Le commandant Falier piétine un peu dans cette affaire, quand bien même tous les services de police sont sur le coup. Malgré l’aide du professeur Bareuil, spécialiste en crimes rituels, aucune piste sérieuse n’est trouvée. Mais quand l’assassin laisse sur les lieux de son œuvre d’horreur un indice de taille, tout est remis en jeu. Bareuil fait venir à son ancienne et plus brillante élève pour qu’elle leur vienne en aide. Mais Jeanne Lumet, au-delà de son déplaisir de retrouver son ancien professeur, a de quoi s’inquiéter. Elle est la maman d’un petit garçon de sept ans et se retrouve au cœur d’une affaire meurtrière.

J’ai été vraiment étonnée par ce roman.
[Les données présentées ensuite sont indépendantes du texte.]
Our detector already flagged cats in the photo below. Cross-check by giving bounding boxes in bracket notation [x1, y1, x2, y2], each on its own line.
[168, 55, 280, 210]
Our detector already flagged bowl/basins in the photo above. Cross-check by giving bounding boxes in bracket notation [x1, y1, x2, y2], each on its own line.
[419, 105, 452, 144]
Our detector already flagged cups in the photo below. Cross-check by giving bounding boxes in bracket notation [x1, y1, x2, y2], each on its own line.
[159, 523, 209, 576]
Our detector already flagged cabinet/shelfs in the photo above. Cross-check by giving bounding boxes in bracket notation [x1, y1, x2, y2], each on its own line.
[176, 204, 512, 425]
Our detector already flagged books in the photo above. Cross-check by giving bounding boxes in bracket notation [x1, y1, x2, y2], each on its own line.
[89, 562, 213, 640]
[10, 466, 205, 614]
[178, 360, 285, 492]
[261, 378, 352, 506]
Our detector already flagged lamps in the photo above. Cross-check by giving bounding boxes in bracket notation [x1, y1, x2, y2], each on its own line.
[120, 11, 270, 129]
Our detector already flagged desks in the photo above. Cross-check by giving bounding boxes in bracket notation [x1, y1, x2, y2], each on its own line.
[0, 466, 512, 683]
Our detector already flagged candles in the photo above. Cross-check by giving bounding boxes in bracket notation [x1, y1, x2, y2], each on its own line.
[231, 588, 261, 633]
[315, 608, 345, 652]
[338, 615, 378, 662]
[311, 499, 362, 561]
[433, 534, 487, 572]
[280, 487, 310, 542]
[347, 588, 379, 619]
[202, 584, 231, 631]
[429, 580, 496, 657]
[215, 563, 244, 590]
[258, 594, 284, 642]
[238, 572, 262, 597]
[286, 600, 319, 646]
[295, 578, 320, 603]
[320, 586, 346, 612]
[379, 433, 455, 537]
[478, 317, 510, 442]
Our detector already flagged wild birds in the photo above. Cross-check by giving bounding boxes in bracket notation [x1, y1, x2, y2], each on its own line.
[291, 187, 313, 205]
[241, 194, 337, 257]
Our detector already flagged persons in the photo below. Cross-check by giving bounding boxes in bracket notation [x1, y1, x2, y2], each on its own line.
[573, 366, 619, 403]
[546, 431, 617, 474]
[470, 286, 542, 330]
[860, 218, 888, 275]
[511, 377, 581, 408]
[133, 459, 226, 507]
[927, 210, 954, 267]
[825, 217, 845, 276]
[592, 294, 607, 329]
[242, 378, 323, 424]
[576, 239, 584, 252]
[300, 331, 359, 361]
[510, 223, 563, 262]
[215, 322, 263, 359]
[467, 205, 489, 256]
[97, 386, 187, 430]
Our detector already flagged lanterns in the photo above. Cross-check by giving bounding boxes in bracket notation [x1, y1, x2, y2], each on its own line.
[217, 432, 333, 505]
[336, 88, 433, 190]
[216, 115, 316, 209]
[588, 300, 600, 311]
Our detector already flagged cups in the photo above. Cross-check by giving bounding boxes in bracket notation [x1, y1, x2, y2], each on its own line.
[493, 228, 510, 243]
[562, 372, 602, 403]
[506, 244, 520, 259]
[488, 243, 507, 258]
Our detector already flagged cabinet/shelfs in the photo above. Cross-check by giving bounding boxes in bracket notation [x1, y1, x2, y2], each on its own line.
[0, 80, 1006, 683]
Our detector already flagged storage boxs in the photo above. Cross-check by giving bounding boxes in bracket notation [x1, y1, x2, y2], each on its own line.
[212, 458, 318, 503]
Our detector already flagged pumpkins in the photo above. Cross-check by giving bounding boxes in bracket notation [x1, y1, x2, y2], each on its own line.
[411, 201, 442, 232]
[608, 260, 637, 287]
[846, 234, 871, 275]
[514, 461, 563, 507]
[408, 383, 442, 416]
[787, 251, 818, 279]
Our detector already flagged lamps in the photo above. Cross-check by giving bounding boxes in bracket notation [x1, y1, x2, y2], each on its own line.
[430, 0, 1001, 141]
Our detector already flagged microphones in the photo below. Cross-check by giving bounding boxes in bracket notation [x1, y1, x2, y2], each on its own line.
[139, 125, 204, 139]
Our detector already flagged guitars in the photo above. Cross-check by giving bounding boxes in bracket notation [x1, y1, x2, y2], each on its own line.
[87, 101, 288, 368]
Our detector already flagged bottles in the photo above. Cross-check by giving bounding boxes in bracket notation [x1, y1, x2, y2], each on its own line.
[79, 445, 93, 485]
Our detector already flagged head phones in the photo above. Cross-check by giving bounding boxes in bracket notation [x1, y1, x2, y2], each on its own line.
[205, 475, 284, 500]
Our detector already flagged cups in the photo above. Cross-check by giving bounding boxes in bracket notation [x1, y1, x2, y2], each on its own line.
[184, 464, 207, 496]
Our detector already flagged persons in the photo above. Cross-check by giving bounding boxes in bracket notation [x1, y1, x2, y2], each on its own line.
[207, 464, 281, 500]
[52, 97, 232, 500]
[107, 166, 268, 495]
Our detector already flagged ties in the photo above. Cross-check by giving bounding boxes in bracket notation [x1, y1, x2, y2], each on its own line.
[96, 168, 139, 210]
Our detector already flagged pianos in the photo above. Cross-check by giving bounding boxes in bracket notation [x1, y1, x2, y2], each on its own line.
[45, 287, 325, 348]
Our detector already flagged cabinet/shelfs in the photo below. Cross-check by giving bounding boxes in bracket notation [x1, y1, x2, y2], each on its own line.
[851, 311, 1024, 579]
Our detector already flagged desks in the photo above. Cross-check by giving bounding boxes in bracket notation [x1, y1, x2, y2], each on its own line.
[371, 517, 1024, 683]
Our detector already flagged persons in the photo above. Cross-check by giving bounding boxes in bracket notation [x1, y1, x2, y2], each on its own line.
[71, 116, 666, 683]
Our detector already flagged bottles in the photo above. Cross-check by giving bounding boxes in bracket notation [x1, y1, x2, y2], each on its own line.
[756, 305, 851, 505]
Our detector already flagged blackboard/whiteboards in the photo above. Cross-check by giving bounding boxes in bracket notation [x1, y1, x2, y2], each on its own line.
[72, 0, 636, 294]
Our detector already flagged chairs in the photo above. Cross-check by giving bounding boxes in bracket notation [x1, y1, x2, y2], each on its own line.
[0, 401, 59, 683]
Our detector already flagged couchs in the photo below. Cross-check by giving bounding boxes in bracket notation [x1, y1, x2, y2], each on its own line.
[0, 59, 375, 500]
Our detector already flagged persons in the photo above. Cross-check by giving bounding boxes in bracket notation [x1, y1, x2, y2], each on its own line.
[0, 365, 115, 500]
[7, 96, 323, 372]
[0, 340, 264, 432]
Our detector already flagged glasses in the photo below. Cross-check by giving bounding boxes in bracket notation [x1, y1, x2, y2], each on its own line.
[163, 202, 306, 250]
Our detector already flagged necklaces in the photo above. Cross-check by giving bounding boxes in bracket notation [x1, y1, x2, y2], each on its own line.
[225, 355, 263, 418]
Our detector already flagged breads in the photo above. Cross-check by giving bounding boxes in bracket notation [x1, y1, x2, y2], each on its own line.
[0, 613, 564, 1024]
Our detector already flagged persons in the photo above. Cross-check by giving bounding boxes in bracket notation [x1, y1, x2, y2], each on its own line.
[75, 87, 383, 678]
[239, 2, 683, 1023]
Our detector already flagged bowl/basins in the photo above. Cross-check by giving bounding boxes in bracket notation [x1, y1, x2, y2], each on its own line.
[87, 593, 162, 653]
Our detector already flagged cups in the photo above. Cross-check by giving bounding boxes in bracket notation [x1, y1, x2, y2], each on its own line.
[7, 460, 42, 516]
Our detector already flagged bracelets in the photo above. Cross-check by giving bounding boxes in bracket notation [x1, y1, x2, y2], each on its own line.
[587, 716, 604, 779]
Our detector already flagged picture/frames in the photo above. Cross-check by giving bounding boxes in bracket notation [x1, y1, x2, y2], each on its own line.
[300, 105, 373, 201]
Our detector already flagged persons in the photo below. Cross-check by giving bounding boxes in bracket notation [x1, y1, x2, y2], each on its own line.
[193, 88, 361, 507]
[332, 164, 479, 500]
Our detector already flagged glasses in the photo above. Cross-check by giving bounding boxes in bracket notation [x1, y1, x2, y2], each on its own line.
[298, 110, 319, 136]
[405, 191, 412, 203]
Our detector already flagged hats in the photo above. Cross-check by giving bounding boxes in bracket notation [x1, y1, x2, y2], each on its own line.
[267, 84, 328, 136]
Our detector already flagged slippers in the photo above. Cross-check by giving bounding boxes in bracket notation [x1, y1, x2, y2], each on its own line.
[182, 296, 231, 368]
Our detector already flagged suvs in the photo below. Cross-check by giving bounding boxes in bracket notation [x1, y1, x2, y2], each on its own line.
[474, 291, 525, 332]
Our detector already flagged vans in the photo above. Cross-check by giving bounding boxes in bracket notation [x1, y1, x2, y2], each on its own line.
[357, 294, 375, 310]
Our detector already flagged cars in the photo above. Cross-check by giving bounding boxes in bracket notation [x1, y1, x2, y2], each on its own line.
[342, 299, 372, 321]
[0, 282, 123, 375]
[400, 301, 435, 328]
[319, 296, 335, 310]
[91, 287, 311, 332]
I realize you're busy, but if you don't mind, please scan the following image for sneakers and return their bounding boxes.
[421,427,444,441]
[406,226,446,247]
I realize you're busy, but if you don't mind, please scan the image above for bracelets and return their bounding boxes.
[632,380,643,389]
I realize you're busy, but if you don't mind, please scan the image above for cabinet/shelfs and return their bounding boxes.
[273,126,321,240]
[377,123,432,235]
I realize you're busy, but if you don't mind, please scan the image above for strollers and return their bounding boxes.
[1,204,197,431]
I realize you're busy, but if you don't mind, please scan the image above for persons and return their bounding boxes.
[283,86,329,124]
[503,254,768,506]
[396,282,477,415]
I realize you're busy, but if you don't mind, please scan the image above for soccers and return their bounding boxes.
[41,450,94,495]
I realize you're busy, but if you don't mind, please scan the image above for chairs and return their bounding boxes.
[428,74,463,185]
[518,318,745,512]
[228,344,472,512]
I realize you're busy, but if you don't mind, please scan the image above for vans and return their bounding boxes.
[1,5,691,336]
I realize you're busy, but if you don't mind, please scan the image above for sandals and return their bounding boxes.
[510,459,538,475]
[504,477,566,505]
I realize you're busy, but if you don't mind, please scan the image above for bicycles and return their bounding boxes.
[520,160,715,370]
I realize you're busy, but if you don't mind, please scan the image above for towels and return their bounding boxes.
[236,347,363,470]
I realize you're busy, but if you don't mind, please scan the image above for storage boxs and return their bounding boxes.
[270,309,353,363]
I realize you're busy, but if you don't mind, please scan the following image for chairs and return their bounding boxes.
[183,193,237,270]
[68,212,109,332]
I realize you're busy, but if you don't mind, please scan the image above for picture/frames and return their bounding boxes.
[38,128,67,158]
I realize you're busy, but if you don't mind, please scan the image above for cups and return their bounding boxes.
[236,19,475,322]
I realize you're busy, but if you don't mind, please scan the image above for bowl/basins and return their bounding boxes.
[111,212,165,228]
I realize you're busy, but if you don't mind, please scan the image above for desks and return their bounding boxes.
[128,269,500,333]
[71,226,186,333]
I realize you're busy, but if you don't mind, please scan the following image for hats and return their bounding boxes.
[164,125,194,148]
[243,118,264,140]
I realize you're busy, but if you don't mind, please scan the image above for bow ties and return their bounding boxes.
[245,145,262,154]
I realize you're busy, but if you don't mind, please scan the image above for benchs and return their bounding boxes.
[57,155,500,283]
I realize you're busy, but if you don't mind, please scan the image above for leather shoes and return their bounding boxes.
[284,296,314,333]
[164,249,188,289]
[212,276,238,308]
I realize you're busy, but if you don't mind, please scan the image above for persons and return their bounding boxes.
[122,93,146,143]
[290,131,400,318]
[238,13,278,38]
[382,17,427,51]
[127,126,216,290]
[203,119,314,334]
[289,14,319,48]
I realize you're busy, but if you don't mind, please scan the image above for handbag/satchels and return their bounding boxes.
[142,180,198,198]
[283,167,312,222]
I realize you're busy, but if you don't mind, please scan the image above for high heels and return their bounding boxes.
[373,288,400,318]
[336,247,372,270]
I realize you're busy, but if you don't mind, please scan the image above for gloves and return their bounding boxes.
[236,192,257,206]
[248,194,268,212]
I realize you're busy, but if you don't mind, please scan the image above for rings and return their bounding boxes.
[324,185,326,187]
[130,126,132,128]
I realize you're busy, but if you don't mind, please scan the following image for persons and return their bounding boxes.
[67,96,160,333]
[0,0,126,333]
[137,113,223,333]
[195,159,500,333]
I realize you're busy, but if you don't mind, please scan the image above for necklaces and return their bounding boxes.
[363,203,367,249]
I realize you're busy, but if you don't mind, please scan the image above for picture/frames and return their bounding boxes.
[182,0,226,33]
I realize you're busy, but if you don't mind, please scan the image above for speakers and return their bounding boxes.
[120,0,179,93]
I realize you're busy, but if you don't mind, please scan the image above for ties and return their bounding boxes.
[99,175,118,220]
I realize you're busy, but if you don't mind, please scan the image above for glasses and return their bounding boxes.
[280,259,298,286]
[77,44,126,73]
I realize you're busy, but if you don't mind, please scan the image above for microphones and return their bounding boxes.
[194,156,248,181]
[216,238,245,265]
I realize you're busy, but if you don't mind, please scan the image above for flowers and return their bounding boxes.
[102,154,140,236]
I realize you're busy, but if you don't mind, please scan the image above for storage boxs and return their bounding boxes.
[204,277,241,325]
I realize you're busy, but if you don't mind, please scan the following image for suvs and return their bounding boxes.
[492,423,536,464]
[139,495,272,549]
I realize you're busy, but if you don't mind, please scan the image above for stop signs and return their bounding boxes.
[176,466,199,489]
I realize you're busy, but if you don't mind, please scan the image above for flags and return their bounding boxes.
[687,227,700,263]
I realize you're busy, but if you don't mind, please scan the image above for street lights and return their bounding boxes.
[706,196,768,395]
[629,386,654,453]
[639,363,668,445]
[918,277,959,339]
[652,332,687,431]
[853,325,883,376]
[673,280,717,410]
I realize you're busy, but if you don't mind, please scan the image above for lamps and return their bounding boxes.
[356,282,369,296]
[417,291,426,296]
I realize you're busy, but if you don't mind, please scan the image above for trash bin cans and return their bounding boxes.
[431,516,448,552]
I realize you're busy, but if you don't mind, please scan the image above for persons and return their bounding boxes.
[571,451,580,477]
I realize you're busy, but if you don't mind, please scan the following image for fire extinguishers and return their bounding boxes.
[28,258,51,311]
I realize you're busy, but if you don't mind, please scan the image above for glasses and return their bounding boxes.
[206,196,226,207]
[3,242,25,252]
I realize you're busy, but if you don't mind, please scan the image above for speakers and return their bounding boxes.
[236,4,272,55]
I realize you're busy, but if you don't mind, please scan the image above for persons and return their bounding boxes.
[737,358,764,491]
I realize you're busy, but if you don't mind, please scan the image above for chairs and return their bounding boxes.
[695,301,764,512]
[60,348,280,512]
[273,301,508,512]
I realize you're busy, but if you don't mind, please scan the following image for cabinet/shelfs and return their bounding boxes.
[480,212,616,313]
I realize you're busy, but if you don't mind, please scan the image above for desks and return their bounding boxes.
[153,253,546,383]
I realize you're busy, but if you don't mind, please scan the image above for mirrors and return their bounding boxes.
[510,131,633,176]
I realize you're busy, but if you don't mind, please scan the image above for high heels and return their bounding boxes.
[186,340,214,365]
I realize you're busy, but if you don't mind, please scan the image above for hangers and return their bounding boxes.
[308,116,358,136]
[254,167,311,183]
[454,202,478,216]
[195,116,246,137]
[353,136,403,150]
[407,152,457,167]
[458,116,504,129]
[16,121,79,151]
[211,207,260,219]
Je ne suis pas du genre à lire du policier, et sa couverture lumineuse pourrait laisser sous-entendre que c’est assez ésotérique façon Dan Brown, mais en réalité, c’est un livre très noir, avec un personnage central – l’assassin – très torturé. Jeanne Lumet est une femme intelligente et j’aurais apprécié que son personnage soit plus développé. En règle générale, un peu plus de finesse dans les personnages, un peu plus de profondeur psychologique aurait été agréable, mais je chipote un peu ! Vu tout ce qu’il y a à dire rien que pour l’intrigue, des héros bien campés semblent nécessaires.

L’histoire est très bien menée et laisse de la place au suspens, les dialogues sont très agréables et de façon plus globale l’écriture est très fluide. Niveau histoire, j’aurais personnellement beaucoup aimé être un peu plus en présence du Prince, ou traîner dans les bureaux de la police pour mieux en saisir l’ambiance, mais ce roman est déjà en soi une très bonne descente aux enfers dans la folie meurtrière d’un homme.

C’est un très bon roman, même s’il est vrai que ce n’est pas du même acabit que les pontes du genre – je pense forcément à Grangé chez les auteurs français. Un livre un peu plus étoffé, fouillé, qui laisse gamberger le lecteur qui n’en peut plus et veut savoir à tout prix le dénouement de l’histoire est l’oeuvre d’un grand auteur. Mais je ne doute pas une seule seconde que Thierrry Berlanda parviendra à cette excellence car il est sur la bonne voie. Bref, un auteur à suivre et un roman vraiment bien fait.

Thierry Berlanda, L’insigne du boîteux, aux éditions La Bourdonnaye, 15€99 (version papier) et (version numérique).